- **DESCRIPTION OF THE TASK**
Reproduce the full listing below unchanged, apart from the pictures.
▼
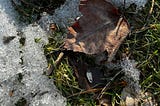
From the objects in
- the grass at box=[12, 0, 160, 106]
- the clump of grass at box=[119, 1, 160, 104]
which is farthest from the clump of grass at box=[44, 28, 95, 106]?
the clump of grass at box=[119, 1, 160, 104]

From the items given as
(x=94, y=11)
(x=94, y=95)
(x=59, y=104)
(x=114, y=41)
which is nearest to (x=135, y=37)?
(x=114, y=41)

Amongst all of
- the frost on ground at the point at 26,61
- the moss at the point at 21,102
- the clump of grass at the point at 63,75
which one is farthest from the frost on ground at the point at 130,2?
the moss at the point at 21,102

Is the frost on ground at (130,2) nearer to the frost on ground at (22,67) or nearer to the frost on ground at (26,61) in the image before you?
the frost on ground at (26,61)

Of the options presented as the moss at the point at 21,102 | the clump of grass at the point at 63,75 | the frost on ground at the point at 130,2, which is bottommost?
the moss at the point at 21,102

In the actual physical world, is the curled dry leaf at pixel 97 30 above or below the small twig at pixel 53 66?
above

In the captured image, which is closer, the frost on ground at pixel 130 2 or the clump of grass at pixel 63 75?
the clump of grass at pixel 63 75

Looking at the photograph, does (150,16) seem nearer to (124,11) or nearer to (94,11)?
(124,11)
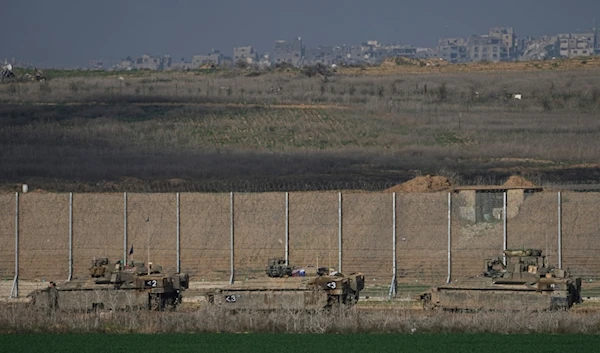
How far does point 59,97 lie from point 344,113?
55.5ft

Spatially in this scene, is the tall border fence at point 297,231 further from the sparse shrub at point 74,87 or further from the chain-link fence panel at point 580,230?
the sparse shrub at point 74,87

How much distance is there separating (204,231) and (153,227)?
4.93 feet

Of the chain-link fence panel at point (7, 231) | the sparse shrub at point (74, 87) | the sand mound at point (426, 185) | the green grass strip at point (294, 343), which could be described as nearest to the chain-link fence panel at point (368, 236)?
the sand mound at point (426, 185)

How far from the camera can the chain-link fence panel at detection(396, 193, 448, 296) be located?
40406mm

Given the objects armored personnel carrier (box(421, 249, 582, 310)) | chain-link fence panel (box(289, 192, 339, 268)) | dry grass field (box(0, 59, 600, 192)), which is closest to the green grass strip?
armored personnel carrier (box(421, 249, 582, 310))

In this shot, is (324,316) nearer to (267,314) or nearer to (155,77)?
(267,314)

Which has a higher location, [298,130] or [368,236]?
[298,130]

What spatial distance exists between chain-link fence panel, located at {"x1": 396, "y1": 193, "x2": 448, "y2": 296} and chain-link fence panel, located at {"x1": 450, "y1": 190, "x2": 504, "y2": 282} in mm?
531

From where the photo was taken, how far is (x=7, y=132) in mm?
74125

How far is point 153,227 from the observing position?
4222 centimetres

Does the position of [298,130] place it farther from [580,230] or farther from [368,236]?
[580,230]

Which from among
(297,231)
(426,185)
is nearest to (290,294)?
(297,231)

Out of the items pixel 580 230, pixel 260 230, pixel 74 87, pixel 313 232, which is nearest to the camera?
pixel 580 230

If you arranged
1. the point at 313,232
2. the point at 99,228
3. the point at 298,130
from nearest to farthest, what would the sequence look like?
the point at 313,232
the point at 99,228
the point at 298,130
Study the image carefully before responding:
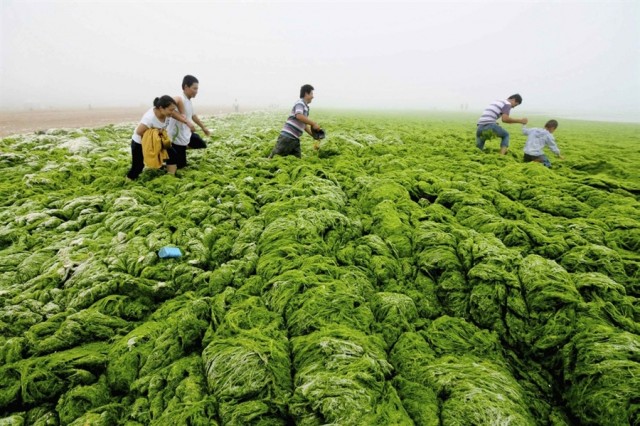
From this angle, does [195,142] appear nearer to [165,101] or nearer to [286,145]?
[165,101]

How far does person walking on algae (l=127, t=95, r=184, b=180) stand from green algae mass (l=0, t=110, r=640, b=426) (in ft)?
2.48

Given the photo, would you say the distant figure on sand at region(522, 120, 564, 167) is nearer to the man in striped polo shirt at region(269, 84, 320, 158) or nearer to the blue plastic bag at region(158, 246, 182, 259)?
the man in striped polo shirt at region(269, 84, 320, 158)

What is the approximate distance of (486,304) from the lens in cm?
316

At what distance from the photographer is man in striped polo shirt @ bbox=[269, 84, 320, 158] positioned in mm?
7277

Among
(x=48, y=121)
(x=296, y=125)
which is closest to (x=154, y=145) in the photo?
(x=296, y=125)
▲
- **EXERCISE RESPONSE**
From the objects in
- the grass at box=[12, 0, 160, 106]
- the clump of grass at box=[119, 1, 160, 104]
which is farthest from the clump of grass at box=[44, 28, 95, 106]?
the clump of grass at box=[119, 1, 160, 104]

From the items given as
(x=94, y=11)
(x=94, y=95)
(x=59, y=104)
(x=114, y=41)
which is nearest to (x=135, y=37)?
(x=114, y=41)

Amongst all of
- the frost on ground at the point at 26,61
- the moss at the point at 21,102
- the clump of grass at the point at 63,75
which one is farthest from the frost on ground at the point at 130,2?
the moss at the point at 21,102

Is the frost on ground at (130,2) nearer to the frost on ground at (22,67) or nearer to the frost on ground at (26,61) in the image before you?
the frost on ground at (26,61)

Of the options presented as the moss at the point at 21,102 | the clump of grass at the point at 63,75 | the frost on ground at the point at 130,2, which is bottommost?
the moss at the point at 21,102

In the actual physical world, is the curled dry leaf at pixel 97 30 above or below the small twig at pixel 53 66?
above

In the captured image, which is closer, the frost on ground at pixel 130 2 or the clump of grass at pixel 63 75?
the clump of grass at pixel 63 75

Looking at the photograph, does (150,16) seem nearer to (124,11) or nearer to (94,11)?
(124,11)
How far does point 59,97 lie from point 344,113?
55.5ft

Spatially in this scene, is the tall border fence at point 297,231 further from the sparse shrub at point 74,87 or further from the chain-link fence panel at point 580,230?
the sparse shrub at point 74,87

How much distance is there separating (204,231) and (153,227)?
4.93 feet

Of the chain-link fence panel at point (7, 231) | the sparse shrub at point (74, 87) | the sand mound at point (426, 185) | the green grass strip at point (294, 343), which could be described as nearest to the chain-link fence panel at point (368, 236)?
the sand mound at point (426, 185)

How far from the camera can the chain-link fence panel at detection(396, 193, 448, 296) be located?
40406mm

Given the objects armored personnel carrier (box(421, 249, 582, 310)) | chain-link fence panel (box(289, 192, 339, 268)) | dry grass field (box(0, 59, 600, 192)), which is closest to the green grass strip?
armored personnel carrier (box(421, 249, 582, 310))

In this shot, is (324,316) nearer to (267,314) or nearer to (155,77)?
(267,314)

Which has a higher location, [298,130] or [368,236]?
[298,130]

What spatial distance exists between chain-link fence panel, located at {"x1": 396, "y1": 193, "x2": 448, "y2": 296} and chain-link fence panel, located at {"x1": 450, "y1": 190, "x2": 504, "y2": 282} in mm?
531

From where the photo was taken, how far is (x=7, y=132) in mm?
74125

How far is point 153,227 from the observing position?
4222 centimetres

Does the position of [298,130] place it farther from [580,230] or farther from [368,236]?
[580,230]

Which from among
(297,231)
(426,185)
is nearest to (290,294)?
(297,231)

Out of the items pixel 580 230, pixel 260 230, pixel 74 87, pixel 313 232, which is nearest to the camera?
pixel 580 230

If you arranged
1. the point at 313,232
2. the point at 99,228
3. the point at 298,130
from nearest to farthest, what would the sequence look like?
the point at 313,232
the point at 99,228
the point at 298,130
Study the image carefully before responding:
From this angle, does [195,142] appear nearer to [165,101] or nearer to [286,145]?
[165,101]

How far does person walking on algae (l=127, t=95, r=184, b=180) stand from green algae mass (l=0, t=110, r=640, b=426) (in ft)?
2.48

Given the photo, would you say the distant figure on sand at region(522, 120, 564, 167) is nearer to the man in striped polo shirt at region(269, 84, 320, 158) or nearer to the blue plastic bag at region(158, 246, 182, 259)?
the man in striped polo shirt at region(269, 84, 320, 158)

What is the approximate distance of (486,304) from the lens in cm?
316

At what distance from the photographer is man in striped polo shirt @ bbox=[269, 84, 320, 158] positioned in mm?
7277

Among
(x=48, y=121)
(x=296, y=125)
which is closest to (x=154, y=145) in the photo?
(x=296, y=125)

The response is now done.